Article 11: Suspension and termination

  1. Without prejudice to other rights under the law and/or the Agreement and/or these GTCS, FB is entitled to suspend (opschorten) its obligations or, without any notice of default or judicial intervention being required, terminate (ontbinden) the Agreement in full or in part by means of a writer notice to the Buyer if:
    1. the Buyer fails to fulfil any of its obligations or fails to fulfil them properly in time;
    2. FB has good grounds to fear that the Buyer will default in the fulfilment of one or more of its obligations;
    3. the Buyer is declared bankrupt or its bankruptcy has been applied for;
    4. the Buyer has been granted a, whether or not provisional, suspension of payments or an application has been filed for that purpose;
    5. the Buyer is declared subject to a statutory debt rescheduling scheme or an application has been filed for that purpose;
    6. the business of the Buyer is liquidated; or
    7. the assets of the Buyer are subject to executory attachment (executoriaal beslag) or subject to prejudgment attachment (conservatoir beslag) which is not lifted within one month of the date of attachment.
  2. If FB terminates the Agreement in full or in part, it is not obliged to pay any compensation and all its claims against the Buyer will immediately become payable in full.
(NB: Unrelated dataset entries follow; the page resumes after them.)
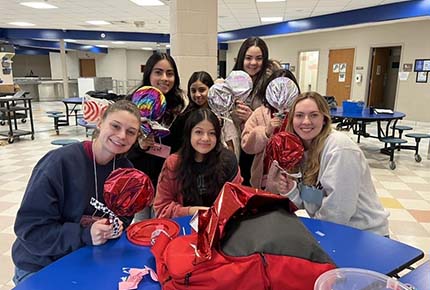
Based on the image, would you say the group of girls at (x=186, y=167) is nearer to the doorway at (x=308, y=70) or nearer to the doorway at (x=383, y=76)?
the doorway at (x=383, y=76)

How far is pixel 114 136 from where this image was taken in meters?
1.43

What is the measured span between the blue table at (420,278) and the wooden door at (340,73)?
416 inches

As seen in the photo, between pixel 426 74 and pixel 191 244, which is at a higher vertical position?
pixel 426 74

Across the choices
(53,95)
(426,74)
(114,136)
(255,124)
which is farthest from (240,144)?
(53,95)

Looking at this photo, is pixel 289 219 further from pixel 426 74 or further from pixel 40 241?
pixel 426 74

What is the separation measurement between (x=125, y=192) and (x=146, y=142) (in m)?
0.77

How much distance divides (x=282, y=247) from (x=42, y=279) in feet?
2.61

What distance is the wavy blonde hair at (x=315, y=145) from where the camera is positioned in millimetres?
1701

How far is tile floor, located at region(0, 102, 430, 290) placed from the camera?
3.03 meters

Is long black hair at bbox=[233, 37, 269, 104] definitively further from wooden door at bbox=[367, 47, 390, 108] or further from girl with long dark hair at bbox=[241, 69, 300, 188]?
wooden door at bbox=[367, 47, 390, 108]

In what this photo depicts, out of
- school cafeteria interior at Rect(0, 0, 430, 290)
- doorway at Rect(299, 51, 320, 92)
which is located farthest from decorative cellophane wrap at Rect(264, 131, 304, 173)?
doorway at Rect(299, 51, 320, 92)

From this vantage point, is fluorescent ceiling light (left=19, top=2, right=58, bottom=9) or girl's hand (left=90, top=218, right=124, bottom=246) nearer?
girl's hand (left=90, top=218, right=124, bottom=246)

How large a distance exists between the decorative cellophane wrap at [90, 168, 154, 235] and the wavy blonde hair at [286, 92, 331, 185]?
850 mm

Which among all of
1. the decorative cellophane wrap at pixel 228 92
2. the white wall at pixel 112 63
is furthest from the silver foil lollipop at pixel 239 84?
the white wall at pixel 112 63
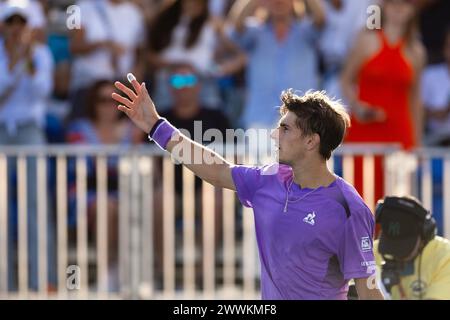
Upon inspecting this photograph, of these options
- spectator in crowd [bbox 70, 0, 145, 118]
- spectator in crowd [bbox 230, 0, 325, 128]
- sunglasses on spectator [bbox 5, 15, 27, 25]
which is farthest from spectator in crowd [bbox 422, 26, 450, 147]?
sunglasses on spectator [bbox 5, 15, 27, 25]

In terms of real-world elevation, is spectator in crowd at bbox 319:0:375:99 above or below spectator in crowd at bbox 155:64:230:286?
above

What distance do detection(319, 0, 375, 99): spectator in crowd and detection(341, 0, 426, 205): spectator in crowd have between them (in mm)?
385

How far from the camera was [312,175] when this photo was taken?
236 inches

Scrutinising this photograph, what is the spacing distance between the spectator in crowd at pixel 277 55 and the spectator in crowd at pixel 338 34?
0.13m

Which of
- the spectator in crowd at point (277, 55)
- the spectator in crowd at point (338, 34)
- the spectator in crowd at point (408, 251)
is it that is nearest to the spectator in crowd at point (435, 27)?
the spectator in crowd at point (338, 34)

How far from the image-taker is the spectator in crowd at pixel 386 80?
33.8 feet

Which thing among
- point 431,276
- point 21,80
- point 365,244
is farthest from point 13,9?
point 365,244

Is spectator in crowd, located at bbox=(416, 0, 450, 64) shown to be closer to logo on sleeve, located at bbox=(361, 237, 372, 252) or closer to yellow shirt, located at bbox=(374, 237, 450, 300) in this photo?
yellow shirt, located at bbox=(374, 237, 450, 300)

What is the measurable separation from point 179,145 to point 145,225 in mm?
3730

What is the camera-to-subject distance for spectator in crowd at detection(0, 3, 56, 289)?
34.6 ft

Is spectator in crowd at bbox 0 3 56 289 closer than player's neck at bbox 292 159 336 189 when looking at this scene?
No

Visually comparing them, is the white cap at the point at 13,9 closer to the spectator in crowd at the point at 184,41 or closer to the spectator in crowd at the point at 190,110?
the spectator in crowd at the point at 184,41

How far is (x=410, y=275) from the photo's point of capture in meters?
6.70
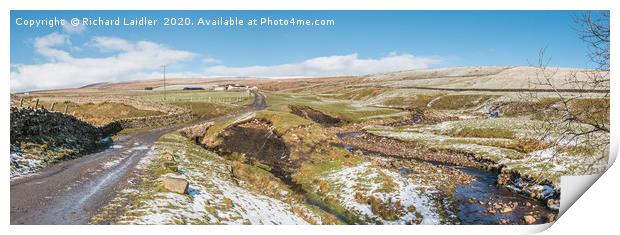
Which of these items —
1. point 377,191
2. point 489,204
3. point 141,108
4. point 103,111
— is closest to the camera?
point 489,204

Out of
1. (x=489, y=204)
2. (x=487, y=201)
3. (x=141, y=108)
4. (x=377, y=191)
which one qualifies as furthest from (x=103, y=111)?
(x=489, y=204)

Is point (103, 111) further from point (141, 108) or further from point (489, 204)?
point (489, 204)

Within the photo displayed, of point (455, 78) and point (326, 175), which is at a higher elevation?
point (455, 78)

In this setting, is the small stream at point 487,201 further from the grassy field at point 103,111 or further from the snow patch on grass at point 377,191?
the grassy field at point 103,111

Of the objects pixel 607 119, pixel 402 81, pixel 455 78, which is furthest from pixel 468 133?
pixel 455 78

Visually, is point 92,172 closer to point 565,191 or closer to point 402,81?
point 565,191

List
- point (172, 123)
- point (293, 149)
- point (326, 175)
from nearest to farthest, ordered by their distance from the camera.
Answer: point (326, 175) < point (293, 149) < point (172, 123)

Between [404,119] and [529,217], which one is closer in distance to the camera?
[529,217]
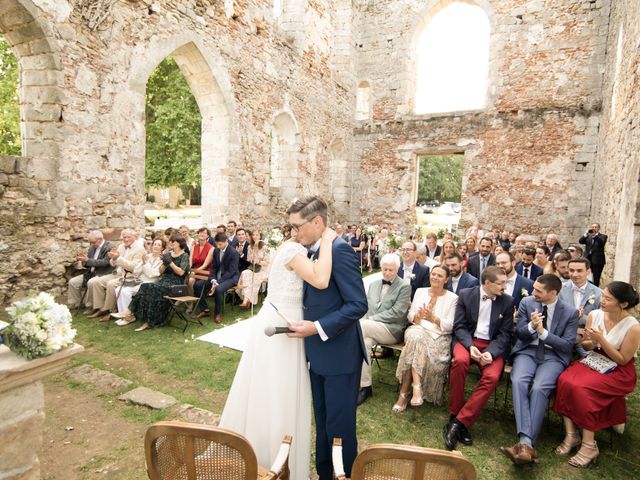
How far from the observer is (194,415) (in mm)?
3549

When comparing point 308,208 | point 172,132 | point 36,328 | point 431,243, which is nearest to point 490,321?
point 308,208

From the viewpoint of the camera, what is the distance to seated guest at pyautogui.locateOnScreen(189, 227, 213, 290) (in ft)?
22.8

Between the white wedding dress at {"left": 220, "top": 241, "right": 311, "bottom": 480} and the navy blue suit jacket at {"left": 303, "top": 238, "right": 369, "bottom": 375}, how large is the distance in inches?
4.7

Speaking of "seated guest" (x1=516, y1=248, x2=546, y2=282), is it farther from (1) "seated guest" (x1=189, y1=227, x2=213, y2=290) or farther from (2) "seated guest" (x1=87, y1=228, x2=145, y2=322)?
(2) "seated guest" (x1=87, y1=228, x2=145, y2=322)

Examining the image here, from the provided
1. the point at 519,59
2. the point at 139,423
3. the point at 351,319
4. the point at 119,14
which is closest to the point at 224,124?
the point at 119,14

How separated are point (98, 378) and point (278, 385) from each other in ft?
9.31

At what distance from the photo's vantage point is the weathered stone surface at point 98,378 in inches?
162

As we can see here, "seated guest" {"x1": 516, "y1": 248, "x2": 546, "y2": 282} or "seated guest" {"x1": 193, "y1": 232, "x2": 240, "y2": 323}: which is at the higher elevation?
"seated guest" {"x1": 516, "y1": 248, "x2": 546, "y2": 282}

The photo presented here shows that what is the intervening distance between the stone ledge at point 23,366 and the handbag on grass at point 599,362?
3.96m

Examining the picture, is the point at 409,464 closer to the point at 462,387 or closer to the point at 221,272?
the point at 462,387

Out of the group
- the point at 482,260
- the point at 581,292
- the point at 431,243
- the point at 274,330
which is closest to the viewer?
the point at 274,330

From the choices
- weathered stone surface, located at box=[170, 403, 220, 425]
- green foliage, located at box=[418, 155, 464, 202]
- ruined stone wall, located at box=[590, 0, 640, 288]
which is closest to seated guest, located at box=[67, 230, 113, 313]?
weathered stone surface, located at box=[170, 403, 220, 425]

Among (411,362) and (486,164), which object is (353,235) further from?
(411,362)

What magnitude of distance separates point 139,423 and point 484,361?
3197mm
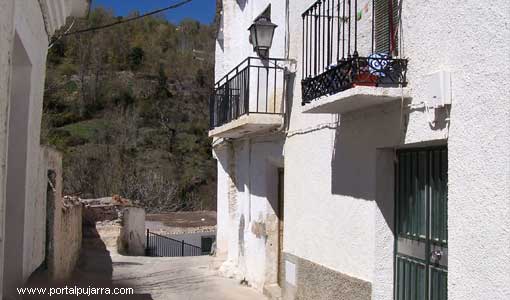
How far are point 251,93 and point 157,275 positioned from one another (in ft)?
15.6

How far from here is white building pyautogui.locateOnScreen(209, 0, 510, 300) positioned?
4.33m

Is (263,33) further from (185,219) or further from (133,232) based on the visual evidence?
(185,219)

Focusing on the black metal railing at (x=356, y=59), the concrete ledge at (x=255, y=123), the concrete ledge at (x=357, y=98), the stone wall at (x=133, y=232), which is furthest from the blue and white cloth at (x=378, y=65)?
the stone wall at (x=133, y=232)

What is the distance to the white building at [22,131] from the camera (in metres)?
5.00

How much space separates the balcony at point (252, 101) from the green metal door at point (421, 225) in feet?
11.2

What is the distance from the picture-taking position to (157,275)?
12727mm

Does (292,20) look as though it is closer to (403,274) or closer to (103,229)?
(403,274)

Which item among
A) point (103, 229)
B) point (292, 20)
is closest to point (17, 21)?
point (292, 20)

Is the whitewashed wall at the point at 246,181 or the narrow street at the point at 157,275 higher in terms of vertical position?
the whitewashed wall at the point at 246,181

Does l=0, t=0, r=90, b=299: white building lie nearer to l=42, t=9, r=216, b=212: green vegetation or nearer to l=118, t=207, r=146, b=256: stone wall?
l=118, t=207, r=146, b=256: stone wall

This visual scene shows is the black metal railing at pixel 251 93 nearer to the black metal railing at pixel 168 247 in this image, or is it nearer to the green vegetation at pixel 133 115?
the black metal railing at pixel 168 247

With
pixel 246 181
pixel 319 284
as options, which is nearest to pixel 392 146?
pixel 319 284

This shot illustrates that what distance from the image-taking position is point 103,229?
1589 cm

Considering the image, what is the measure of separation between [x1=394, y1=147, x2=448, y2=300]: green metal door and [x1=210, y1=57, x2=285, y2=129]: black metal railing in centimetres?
353
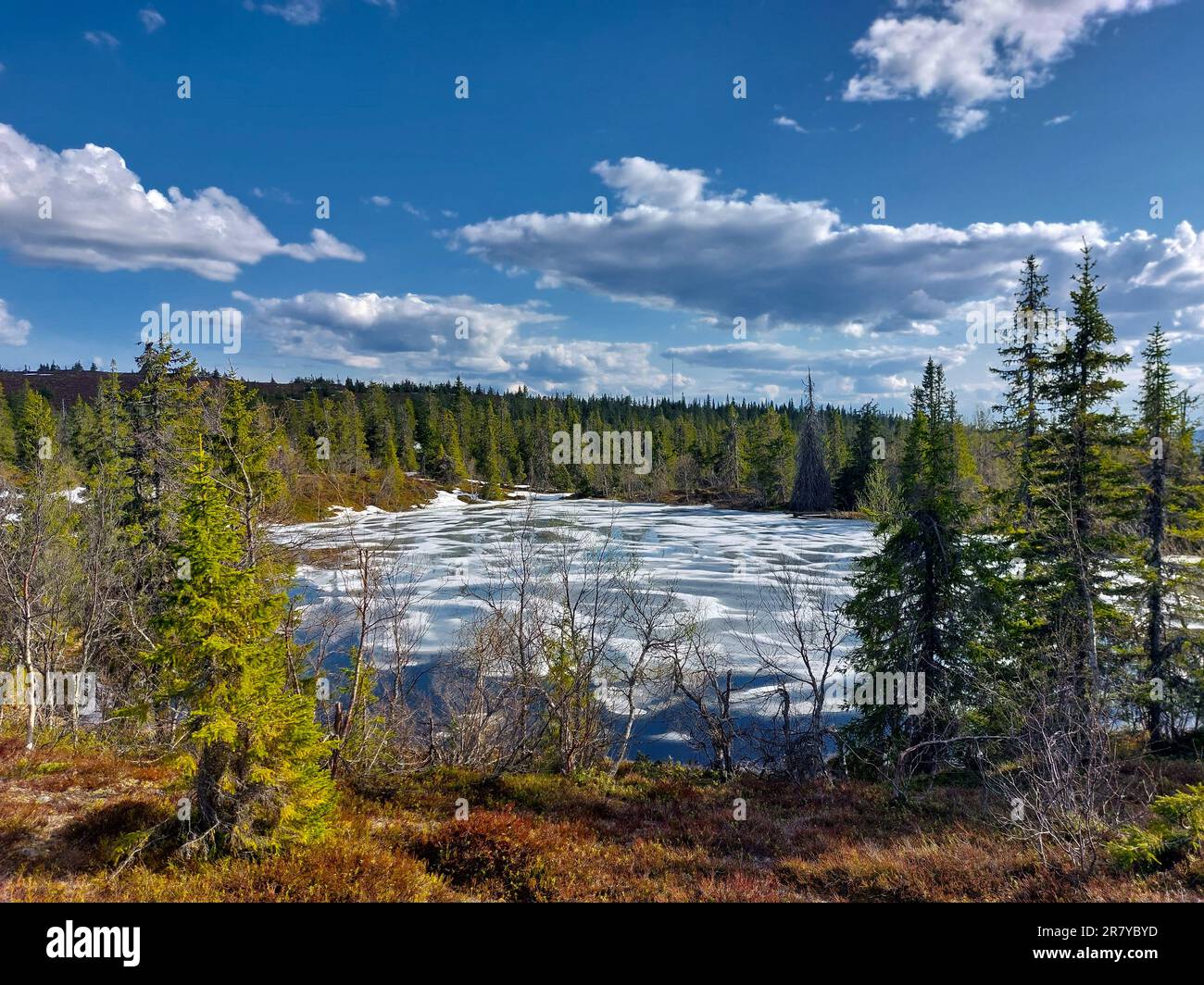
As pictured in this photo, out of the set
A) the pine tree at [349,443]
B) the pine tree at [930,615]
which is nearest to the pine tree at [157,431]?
the pine tree at [930,615]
Article 12: Applicable law and disputes

  1. All Agreements and transactions shall be governed by Dutch law with the inclusion of the UN Convention on Contracts for the International Sale of Goods (CISG).
  2. Any dispute that may arise between FB and the Buyer will be exclusively adjudicated by the District Court of Limburg, location Roermond, without prejudice to the right of FB to summon the Buyer to appear before the court which has jurisdiction according to the law or convention.